ERM holds membership in the American Petroleum Institute, an industry trade group has spent more than $20 million lobbying for the pipeline since 2008. Although ERM claimed it had no business connection to TransCanada, it was at the time of its application consulting for the company on the Alaska Gas Pipeline Project. Yet it claimed not to have any “direct or indirect relationship (financial, organizational, contractual or otherwise) with any business entity that could be affected in any way by the proposed work.”
But that's a side issue. At the heart of the opposition to the Keystone project is the extraction and burning of billions of barrels of petroleum from the vast reserves of especially dirty tar sands when climate change from an atmosphere already overburdened with carbon has begun to have major and accelerating impacts. Almost every peer-reviewed scientific study on the subject says that situation is going to get worse. Many say much worse unless dramatic action is taken and soon.
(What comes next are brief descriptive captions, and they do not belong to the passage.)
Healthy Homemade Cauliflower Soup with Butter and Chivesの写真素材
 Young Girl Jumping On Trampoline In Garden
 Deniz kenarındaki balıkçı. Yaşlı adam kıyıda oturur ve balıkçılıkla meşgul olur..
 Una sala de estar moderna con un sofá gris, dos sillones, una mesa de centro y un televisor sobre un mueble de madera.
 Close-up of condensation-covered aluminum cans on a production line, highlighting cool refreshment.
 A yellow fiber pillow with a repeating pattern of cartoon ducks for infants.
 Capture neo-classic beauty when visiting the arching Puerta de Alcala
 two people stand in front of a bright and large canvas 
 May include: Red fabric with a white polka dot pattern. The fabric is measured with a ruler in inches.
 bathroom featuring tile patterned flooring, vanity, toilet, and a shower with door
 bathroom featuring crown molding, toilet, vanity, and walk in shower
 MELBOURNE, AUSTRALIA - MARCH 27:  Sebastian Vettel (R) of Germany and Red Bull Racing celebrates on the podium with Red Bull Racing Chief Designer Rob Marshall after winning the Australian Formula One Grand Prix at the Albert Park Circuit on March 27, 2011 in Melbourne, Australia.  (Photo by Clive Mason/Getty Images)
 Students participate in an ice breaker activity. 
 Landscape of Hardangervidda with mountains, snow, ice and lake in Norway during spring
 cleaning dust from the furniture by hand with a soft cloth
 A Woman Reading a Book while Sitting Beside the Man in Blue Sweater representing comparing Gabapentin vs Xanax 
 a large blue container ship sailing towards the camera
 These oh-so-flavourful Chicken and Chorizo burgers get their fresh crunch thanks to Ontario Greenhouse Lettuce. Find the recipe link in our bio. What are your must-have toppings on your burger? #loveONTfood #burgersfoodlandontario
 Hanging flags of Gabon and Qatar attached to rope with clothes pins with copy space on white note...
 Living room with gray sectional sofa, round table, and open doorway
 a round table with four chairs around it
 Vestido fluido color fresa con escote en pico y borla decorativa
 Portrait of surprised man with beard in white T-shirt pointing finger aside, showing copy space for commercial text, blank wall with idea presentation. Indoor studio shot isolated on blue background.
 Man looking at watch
The "carbon footprint" of tar sands petroleum is about 17 percent higher than that of conventional oil. Moreover, the extraction of petroleum from the Canadian tar sands is likely to push development of tar sands in the United States as well as the vast deposits of kerogen in the so-called oil shale of the Green River formation in Colorado, Utah and Wyoming. The goal of more and more environmentalists is to keep as much fossil fuel, whether in the form of oil, coal or natural gas, in the ground to prevent exacerbating climate change. On the other side are the energy companies eager to dig out and burn every bit of the stuff.